### Testo da esaminare

Il ragazzo viene da noi

Nel libro i fatti vengono narrati attraverso le parole di alcuni protagonisti che, come in una commedia pirandelliana, si rivolgono direttamente a noi attraverso la scrittura fluida asciutta incisiva di Han Kang. La scrittrice, che all’epoca dei fatti aveva nove anni, riserva per sé l’epilogo conclusivo proponendosi come testimone e voce esterna agli avvenimenti, descrivendo il suo rapporto con quel segmento di storia come una specie di ossessione mentale che l’ha tormentata per anni e che con la ricerca e la scrittura ha cercato di affrontare. La memoria diventa elemento fondante nel libro, memoria intesa come strumento per costruire e ricostruire lo scenario di quell’avvenimento e la storia di una popolazione diventata protagonista in quei giorni, persone a cui è giusto e sano restituire dignità. Dignità, termine che ritorna spesso nel libro e nelle interviste all’autrice coreana. Dignità che in questo caso vuol dire fare giustizia e ricostruire la verità dei fatti, quella verità che all’epoca non è stato possibile urlare lasciando in tutti una specie di fiele amaro in bocca che ha avvelenato la loro vita per sempre: è questo il compito che si attribuisce la scrittrice, sanare con la letteratura i bachi della storia.

Il sangue e la violenza, il senso di impotenza di fronte all’ingiustizia e all’arroganza del potere sono al centro della narrazione di Atti umani, che in sostanza è un racconto corale che ruota attorno ad un personaggio centrale, Dong-ho, filo conduttore delle varie storie. Il ragazzo Dong-ho è molto giovane, ha quindici anni quando si trova coinvolto nella rivolta di Gwangju. Quindici anni sono davvero pochi per morire in una circostanza così abnorme e sproporzionata alle forze e all’età. La sua presenza bambina colpisce subito nel profondo, assieme alla sua vitalità e alla nobiltà d’animo. La sua morte, il nucleo motivante della storia, viene svelata sin dall’inizio attraverso una narrazione che sceglie il «tu» e il presente storico per coinvolgere, da subito, chi legge nei fatti narrati. L’intenzione è quello di far tornare e restituire alla vita presente la sua figura, da qui il titolo originale del libro: Il ragazzo viene da noi. Il ricordo del ragazzo, che ritorna a mo’ di presenza disturbante nel racconto degli altri testimoni vittime di questa tragedia, sembra evocato intenzionalmente per dire che, in fondo, la nostra esistenza è legata alla memoria dei vivi. Il tema della parola che salva dall’oblio della dimenticanza è uno dei temi affrontati nel libro, presente sin dall’inizio nel racconto di Dong-ho. Il ragazzo si trova coinvolto nella carneficina dell’Università di Chonnam quasi per caso, è lì per cercare il suo amico, Jeong-dae, morto durante gli scontri e voce narrante del secondo capitolo, testimone diretto delle violenze viste e subite e dello scempio compiuto sui corpi delle vittime.

######

▸ Completa quanto segue
[1] Secondo il testo su Atti umani, da che cosa deriva il titolo originale del libro, «Il ragazzo viene da noi»? Spiegalo in una o due frasi.
[2] Prosegui il testo su Atti umani dopo la sua ultima frase.
Per lo svolgimento i dati non occorrono.

### Dati di esercitazione

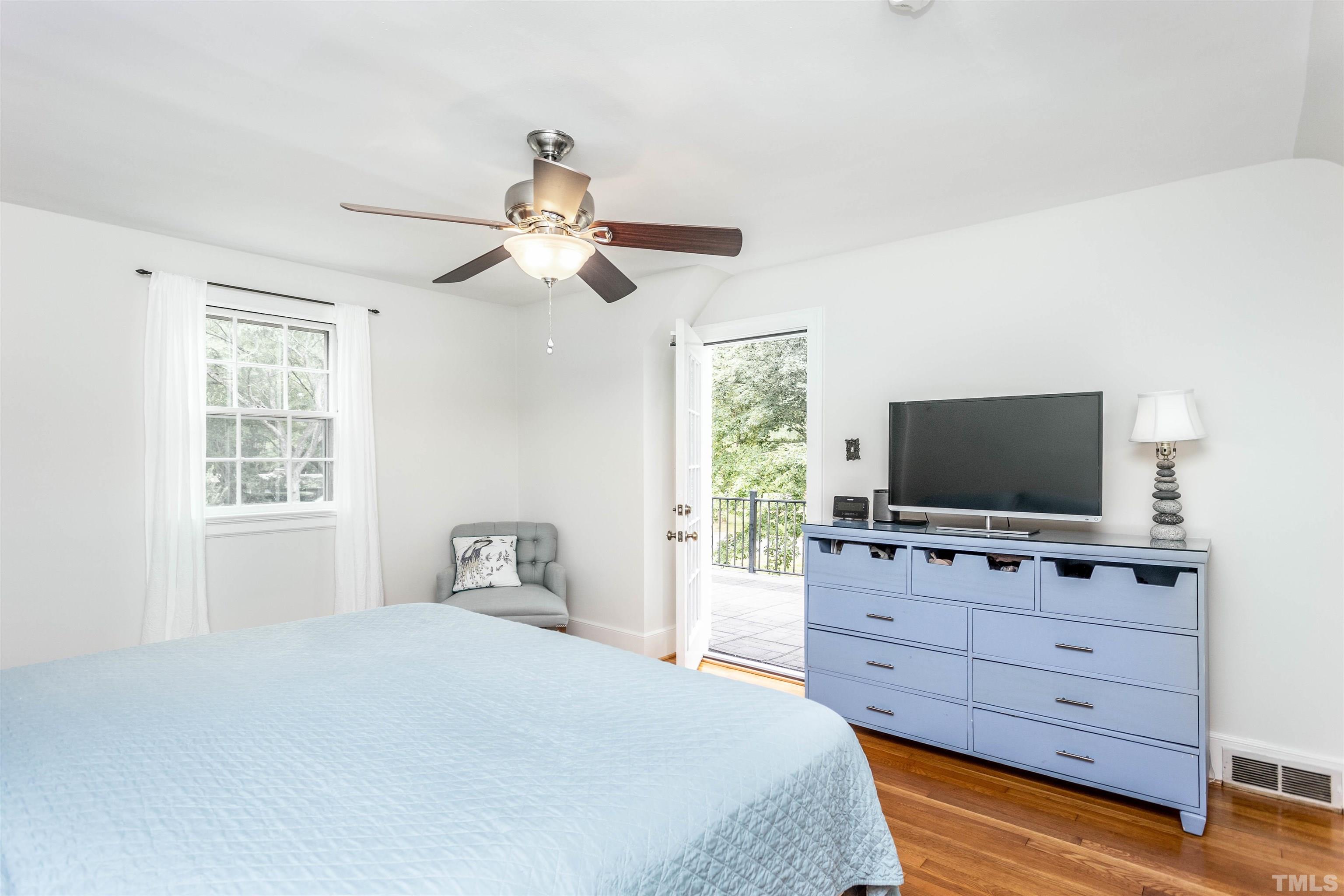 2019 New Bern Avenue Raleigh, NC 27610 - Photo 21 of 37 a bedroom with a bed and a flat screen tv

######

▸ Risposte per consegna
[1] Il titolo originale deriva dall'intenzione di far tornare la figura di Dong-ho e di restituirla alla vita presente.

[2]
Altro tema, affrontato anche ne La vegetariana, è quello del corpo: il corpo che subisce violenza, quella violenza che Yeon-hye, protagonista de La vegetariana, rifiuta non cibandosi della carne di animali allevati e uccisi. In Atti umani i corpi sono quelli uccisi, violati e oltraggiati nella strage che vengono evocati dalla parola e cui si rende omaggio con un rituale antico ed universale come quello delle candele accese e dei fiori offerti: simboli di vita che si oppongono alla morte restituendole la dignità e la sacralità dovute.

Il racconto prosegue affidandosi a voci diverse raccolte in tempi successivi ai fatti descritti.  La redattrice, il prigioniero, l’operaio, la madre e i fratelli del ragazzo raccontano la loro versione dei fatti e le conseguenze che quegli avvenimenti hanno avuto sulle loro esistenze, svuotandole per sempre di senso: vite dove l’incubo individuale ha sostituito in maniera malata l’incubo collettivo vissuto durante il massacro.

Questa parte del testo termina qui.